_Questions to answer:_
- 1) Can you condense the paragraph beginning "In particular, some $d$-fold coverings" in the excerpted text on knots and quantum computing into a short list that keeps its main facts?
- 2) Could you carry the excerpted text on knots and quantum computing forward, starting right after its final line?

── Excerpted text

Michel Planat (FEMTO-ST CNRS), Raymond Aschheim (Quantum Gravity Research), Marcelo Amaral (Quantum Gravity Research), Klee Irwin (Quantum Gravity Research)

The fundamental group $\pi_1(L)$ of a knot or link $L$ may be used to generate magic states appropriate for performing universal quantum computation and simultaneously for retrieving complete information about the processed quantum states. In this paper, one defines braids whose closure is the $L$ of such a quantum computer model and computes their Seifert surfaces and the corresponding Alexander polynomial.

In particular, some $d$-fold coverings of the trefoil knot, with $d=3$, $4$, $6$ or $12$, define appropriate links $L$ and the latter two cases connect to the Dynkin diagrams of $E_6$ and $D_4$, respectively. In this new context, one finds that this correspondence continues with the Kodaira’s classification of elliptic singular fibers. The Seifert fibered toroidal manifold $\Sigma’$, at the boundary of the singular fiber $\tilde {E_8}$, allows possible models of quantum computing.

## 12. Mathematical methods for resource-based type theories

Aarthi Sundaram (University of Maryland), Brad Lackey (Microsoft)

────
── Entries provided

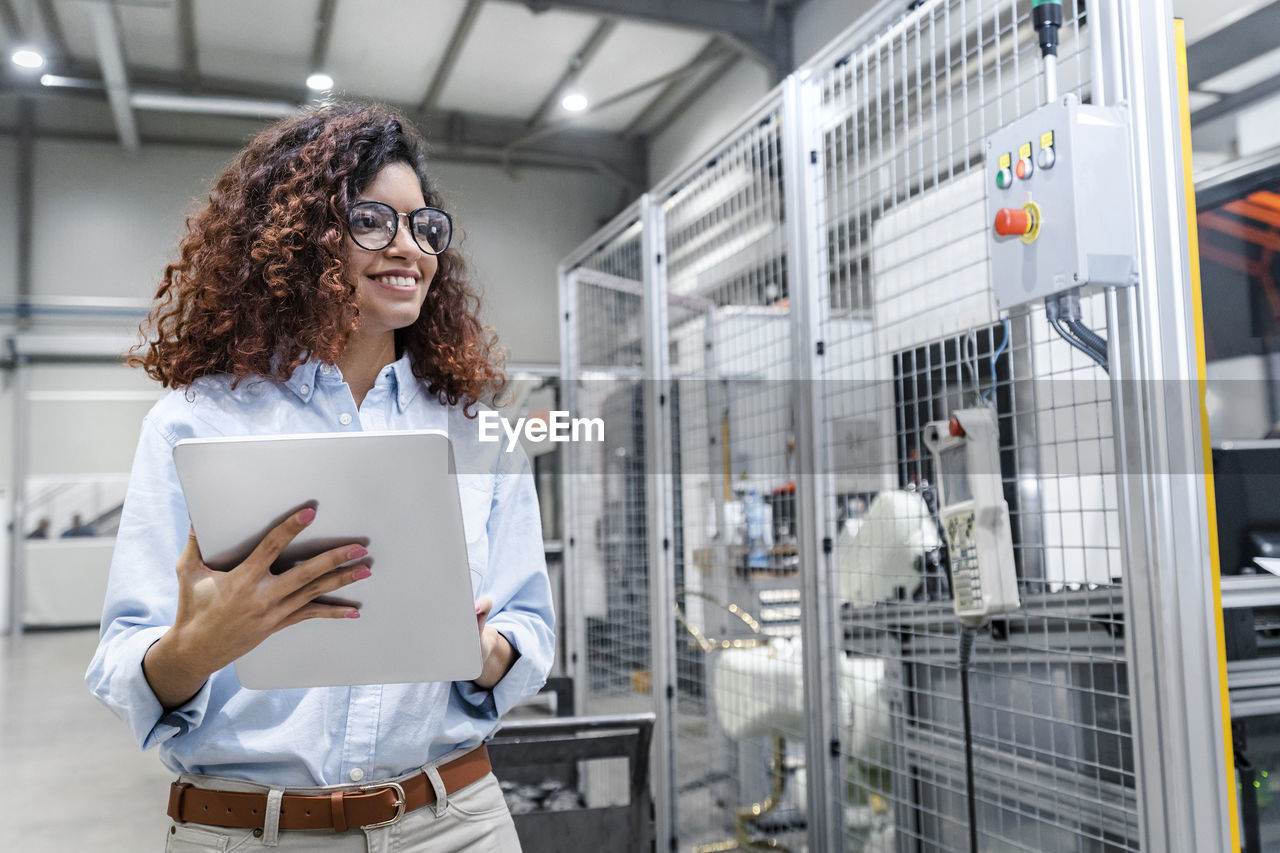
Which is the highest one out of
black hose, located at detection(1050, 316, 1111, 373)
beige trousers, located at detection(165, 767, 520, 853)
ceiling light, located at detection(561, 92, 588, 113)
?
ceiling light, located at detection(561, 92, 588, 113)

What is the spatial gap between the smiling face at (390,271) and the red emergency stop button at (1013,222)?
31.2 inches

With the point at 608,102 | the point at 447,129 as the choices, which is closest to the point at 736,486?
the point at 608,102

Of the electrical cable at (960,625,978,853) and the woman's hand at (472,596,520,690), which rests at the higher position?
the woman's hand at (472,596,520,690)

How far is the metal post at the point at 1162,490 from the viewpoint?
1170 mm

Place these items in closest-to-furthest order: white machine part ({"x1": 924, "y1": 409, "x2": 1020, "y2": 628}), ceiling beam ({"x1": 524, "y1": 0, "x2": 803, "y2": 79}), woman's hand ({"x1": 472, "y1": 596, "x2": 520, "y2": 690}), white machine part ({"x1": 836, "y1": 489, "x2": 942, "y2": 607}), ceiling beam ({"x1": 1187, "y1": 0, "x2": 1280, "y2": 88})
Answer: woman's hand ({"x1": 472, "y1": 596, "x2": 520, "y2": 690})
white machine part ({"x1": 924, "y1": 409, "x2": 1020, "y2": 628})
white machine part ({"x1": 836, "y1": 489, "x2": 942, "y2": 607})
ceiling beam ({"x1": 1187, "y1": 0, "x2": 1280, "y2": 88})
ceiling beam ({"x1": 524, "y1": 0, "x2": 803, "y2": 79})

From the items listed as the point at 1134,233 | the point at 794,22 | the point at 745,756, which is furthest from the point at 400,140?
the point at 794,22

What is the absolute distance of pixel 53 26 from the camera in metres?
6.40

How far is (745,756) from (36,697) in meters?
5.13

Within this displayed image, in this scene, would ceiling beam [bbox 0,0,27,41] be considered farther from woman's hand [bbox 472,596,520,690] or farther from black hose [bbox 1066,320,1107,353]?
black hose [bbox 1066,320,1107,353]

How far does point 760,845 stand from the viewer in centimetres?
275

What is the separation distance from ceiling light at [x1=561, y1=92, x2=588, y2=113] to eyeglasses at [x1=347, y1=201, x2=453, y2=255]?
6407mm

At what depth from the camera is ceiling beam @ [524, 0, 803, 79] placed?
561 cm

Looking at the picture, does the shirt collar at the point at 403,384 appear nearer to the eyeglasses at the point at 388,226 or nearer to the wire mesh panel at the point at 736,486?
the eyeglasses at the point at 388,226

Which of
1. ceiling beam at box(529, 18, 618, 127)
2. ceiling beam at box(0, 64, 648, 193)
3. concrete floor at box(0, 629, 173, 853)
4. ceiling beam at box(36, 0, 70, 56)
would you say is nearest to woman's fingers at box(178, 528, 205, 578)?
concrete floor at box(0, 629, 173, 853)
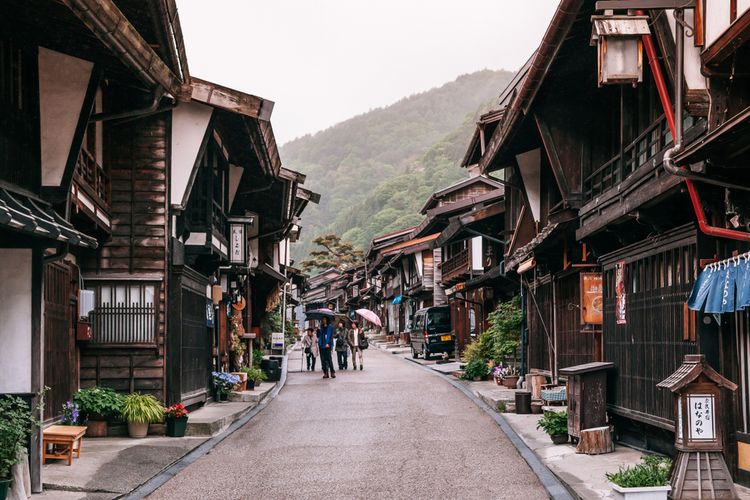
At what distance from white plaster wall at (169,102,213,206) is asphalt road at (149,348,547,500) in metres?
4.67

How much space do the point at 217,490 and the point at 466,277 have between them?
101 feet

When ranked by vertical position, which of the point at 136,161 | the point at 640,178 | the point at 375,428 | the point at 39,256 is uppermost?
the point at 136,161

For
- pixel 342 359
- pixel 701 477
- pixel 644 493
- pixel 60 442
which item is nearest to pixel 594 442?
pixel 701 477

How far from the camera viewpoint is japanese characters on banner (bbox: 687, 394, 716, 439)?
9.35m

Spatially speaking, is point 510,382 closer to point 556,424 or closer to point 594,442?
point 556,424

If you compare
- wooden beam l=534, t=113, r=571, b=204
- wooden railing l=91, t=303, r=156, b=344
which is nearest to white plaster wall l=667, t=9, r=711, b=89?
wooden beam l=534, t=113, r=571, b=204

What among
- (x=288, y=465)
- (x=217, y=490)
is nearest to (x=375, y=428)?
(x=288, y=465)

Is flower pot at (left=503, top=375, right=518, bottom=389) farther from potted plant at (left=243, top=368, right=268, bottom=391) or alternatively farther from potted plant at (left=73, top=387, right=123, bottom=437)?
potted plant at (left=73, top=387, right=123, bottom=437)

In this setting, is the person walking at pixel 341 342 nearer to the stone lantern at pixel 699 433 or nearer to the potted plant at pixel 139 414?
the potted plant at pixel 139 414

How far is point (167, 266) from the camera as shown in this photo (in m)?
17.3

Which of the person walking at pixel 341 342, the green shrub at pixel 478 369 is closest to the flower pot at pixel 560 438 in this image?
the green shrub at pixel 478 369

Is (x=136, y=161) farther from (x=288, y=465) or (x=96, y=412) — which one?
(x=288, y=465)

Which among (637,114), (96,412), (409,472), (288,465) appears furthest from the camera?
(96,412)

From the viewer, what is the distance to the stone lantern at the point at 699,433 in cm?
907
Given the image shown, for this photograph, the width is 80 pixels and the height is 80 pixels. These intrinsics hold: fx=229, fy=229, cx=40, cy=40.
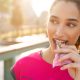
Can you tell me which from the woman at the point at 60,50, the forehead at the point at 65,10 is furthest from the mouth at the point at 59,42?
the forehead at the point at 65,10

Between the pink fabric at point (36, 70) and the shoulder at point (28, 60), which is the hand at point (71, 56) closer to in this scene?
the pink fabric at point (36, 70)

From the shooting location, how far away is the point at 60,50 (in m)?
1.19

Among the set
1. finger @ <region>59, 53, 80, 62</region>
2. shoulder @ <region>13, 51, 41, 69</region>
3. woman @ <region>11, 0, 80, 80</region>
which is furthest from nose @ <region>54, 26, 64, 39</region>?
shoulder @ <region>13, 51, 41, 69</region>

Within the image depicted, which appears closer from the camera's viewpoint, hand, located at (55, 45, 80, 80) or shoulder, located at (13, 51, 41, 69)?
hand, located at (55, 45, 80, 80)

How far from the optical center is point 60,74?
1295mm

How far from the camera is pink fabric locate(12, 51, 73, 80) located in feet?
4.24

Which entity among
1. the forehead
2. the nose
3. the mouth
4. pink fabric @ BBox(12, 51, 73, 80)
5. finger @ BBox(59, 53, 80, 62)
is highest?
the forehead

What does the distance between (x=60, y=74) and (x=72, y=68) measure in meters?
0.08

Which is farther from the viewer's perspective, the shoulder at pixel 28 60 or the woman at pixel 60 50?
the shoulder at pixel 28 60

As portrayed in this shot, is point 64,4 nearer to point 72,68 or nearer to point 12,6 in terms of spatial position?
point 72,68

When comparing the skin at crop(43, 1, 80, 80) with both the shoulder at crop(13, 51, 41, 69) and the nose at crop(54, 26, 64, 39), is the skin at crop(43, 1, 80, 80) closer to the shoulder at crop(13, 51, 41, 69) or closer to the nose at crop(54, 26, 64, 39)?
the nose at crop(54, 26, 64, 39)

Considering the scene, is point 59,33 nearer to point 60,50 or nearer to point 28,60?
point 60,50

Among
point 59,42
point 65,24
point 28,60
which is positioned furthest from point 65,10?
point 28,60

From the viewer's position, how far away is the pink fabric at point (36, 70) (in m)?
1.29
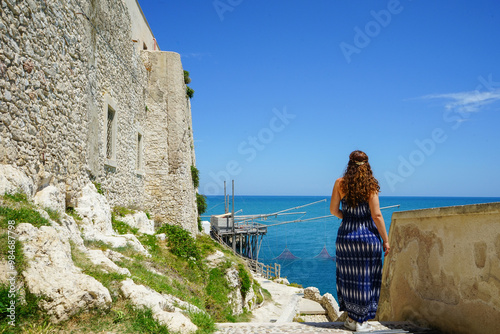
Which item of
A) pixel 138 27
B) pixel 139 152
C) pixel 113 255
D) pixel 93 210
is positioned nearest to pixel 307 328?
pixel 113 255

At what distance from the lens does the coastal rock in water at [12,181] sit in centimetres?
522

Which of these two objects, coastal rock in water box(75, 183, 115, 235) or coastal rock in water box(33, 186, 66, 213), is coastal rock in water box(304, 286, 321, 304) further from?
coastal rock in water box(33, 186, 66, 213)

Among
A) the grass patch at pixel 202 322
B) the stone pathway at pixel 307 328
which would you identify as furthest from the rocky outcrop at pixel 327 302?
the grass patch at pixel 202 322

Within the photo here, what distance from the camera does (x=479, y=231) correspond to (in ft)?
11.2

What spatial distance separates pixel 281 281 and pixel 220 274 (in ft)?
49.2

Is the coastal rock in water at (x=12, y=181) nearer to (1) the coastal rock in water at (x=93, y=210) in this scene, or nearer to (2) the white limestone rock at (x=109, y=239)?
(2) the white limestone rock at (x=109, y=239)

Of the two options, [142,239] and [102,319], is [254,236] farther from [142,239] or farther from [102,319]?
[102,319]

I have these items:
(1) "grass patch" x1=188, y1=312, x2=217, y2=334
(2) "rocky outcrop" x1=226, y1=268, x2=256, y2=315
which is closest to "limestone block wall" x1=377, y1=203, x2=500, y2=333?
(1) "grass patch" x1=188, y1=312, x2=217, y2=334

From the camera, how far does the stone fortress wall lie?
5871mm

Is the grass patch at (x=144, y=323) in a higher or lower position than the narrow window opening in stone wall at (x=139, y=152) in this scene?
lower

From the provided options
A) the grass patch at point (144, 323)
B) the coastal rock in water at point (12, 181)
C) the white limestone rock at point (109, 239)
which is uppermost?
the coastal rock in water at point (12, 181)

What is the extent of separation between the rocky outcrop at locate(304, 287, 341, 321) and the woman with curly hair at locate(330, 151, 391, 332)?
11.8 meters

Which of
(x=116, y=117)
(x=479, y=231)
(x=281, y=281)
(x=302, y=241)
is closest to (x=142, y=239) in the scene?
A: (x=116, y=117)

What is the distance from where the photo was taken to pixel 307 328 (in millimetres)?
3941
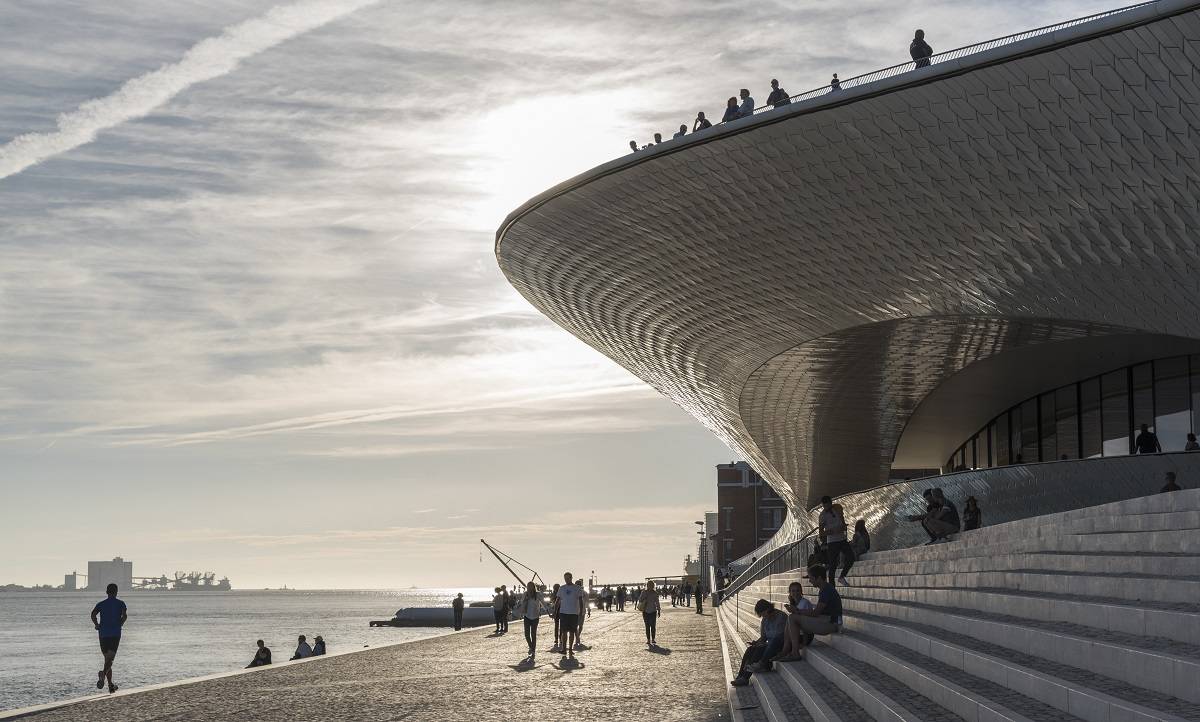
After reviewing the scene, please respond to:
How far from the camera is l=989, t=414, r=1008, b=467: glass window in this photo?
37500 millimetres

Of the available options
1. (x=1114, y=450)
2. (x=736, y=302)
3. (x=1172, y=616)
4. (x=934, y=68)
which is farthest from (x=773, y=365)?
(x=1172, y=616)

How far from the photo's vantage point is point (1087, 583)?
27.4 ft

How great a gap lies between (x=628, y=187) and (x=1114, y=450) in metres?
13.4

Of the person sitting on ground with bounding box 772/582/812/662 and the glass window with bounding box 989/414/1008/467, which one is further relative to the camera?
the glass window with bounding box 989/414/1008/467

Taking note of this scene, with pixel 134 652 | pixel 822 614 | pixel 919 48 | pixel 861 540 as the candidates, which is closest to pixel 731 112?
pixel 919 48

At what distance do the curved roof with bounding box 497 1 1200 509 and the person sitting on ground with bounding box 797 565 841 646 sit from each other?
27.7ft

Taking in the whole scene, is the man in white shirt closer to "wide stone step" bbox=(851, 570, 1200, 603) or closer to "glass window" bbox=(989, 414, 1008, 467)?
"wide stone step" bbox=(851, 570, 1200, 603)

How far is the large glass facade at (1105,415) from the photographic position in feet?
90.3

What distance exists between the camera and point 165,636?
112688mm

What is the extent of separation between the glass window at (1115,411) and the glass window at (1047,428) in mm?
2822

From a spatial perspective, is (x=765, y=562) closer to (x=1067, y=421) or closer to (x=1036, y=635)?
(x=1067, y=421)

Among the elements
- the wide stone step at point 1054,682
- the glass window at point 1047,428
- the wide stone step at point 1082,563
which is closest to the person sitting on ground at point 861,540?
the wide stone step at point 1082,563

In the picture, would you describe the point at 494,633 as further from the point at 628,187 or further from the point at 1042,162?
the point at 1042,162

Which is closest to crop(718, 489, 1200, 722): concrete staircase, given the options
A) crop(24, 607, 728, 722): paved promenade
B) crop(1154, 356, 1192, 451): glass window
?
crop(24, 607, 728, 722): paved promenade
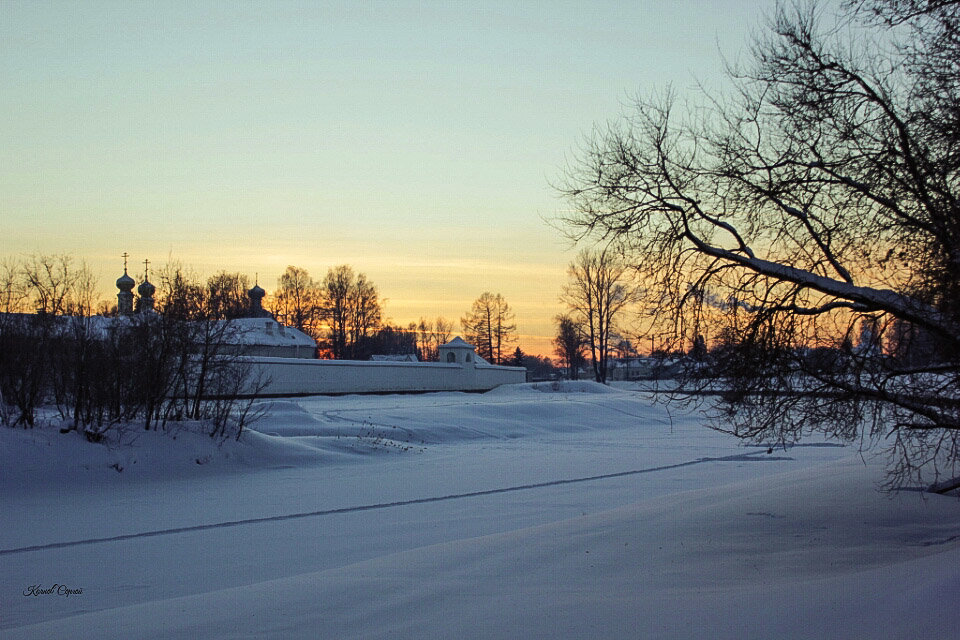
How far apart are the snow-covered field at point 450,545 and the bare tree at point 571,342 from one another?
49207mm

────

_Set of answers:_
- 1)
- Certain $d$-fold coverings of the trefoil knot, with $d=3$, $4$, $6$ or $12$, define appropriate links $L$.
- The $d=6$ case connects to the Dynkin diagram of $E_6$, and the $d=12$ case to that of $D_4$.
- This correspondence continues with Kodaira's classification of elliptic singular fibers.
- The Seifert fibered toroidal manifold $\Sigma'$, at the boundary of the singular fiber $\tilde{E_8}$, allows possible models of quantum computing.

- 2)
With the wide range of quantum programming languages on offer now, efficient program verification and type checking for these languages presents a challenge — especially when classical debugging techniques may affect the states in a quantum program. In this work, we make progress towards a program verification approach using the formalism of operational quantum mechanics and resource theories. We present a logical framework that captures two mathematical approaches to resource theory based on monoids (algebraic) and monoidal categories (categorical). We develop the syntax of this framework as an intuitionistic sequent calculus, and prove soundness and completeness of an algebraic and categorical semantics that recover these approaches. We also provide a cut-elimination theorem, normal form, and analogue of Lambek’s lifting theorem for polynomial systems over the logics. Using these approaches along with the Curry-Howard-Lambek correspondence for programs, proofs and categories, this work lays the mathematical groundwork for a type checker for some resource theory based frameworks, with the possibility of extending it other quantum programming languages.

## 13. Completeness of the Phase-free ZH-calculus

*John van de Wetering (Radboud University)*, Sal Wolffs (Radboud University)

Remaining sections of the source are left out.